Dar bir perspektif düşünülmesin başörtüsü dediğim için; yazar hiç çekinmemiş, hem nalına hem mıhına hesabı, yeri geldiğinde gidişattaki hal ve hareketleri inceden inceden dokundurmuş hem başörtülülere hem de onlara (hem olumlu hem olumsuz anlamda) bazı sıfat ve beklentileri yükleyenlere.

İlginç konular da var içerikte, mesela; 
marka pazarlamak için reklamlarda çocukların kullanılıyor olması, 
sosyal medyada ulu orta her şeyin fotoğrafının paylaşılıyor olmasının arkasındaki haleti ruhiye,
çocuk esirgeme yurtlarına ziyaret için gitmeden çok çok önce insanın psikolojik olarak buna hazırlanması gerektiği (bu bölüm beni gerçekten derinden etkiledi, çok haklıydı yazdıklarında), 
başörtülü bayanların giyim kuşamlarının günümüzde ne hallerde olduğu ve tesettür modası diye bir şeyin ne mantığı olduğu gibi...

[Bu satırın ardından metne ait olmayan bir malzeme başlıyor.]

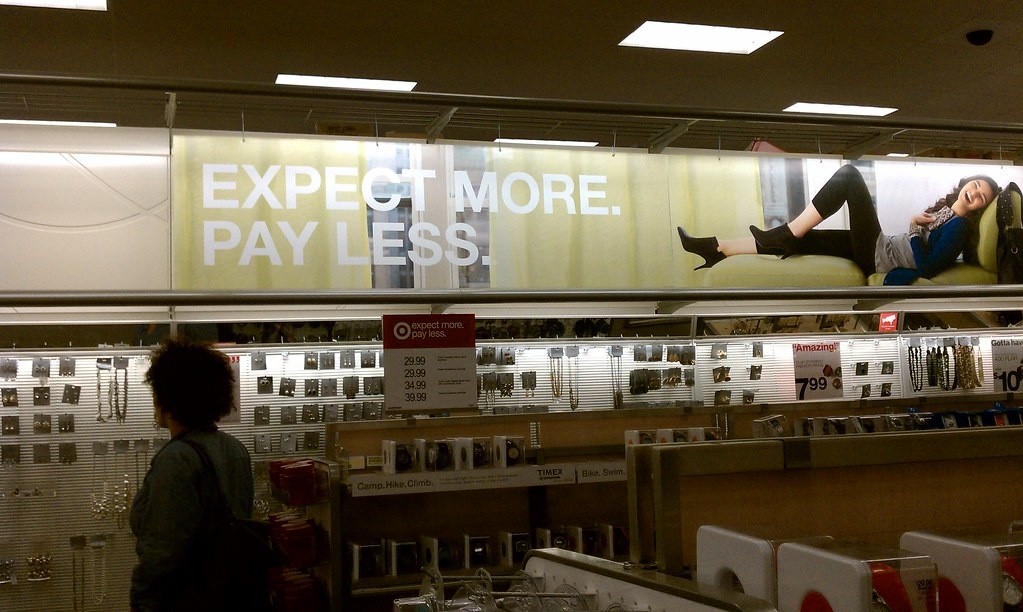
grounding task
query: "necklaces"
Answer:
[549,357,564,397]
[95,369,113,424]
[908,346,923,391]
[91,454,109,518]
[609,355,624,409]
[957,344,985,389]
[926,346,938,387]
[135,450,148,495]
[113,452,130,530]
[115,368,129,424]
[568,356,580,411]
[72,550,84,612]
[90,546,106,604]
[936,346,958,391]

Aslında özetle şunu söyleyebilirim; içimden geçen pek çok şeyin yazıya aktarılmış halini okudum ben bu kitapta. Zaman zaman kendi başımdan geçenleri, hissettiğim çaresizlikleri samimi bir arkadaşımla sohbet ortamında konuşuyor gibi hissettim. Sayısını bilemeyeceğim kadar çok kitap varken evrende, tekrar tekrar okuyabilirim dediğim ender kitap vardır hayatımda. Ve bu kitap da artık onlardan bir benim için, bunu gönül rahatlığı ile söyleyebilirim.

Kitabı bitirdiğimde vardığım kanı; yazarın hissiyatlı, insancıl ve bir müslümana yakışacak hal ve hareketleri mümkün olduğunca tatbik etmeye çalışan bir bayan olduğu.

Severek okudum, gönül rahatlığı ile de -naçizane- tavsiye ederim.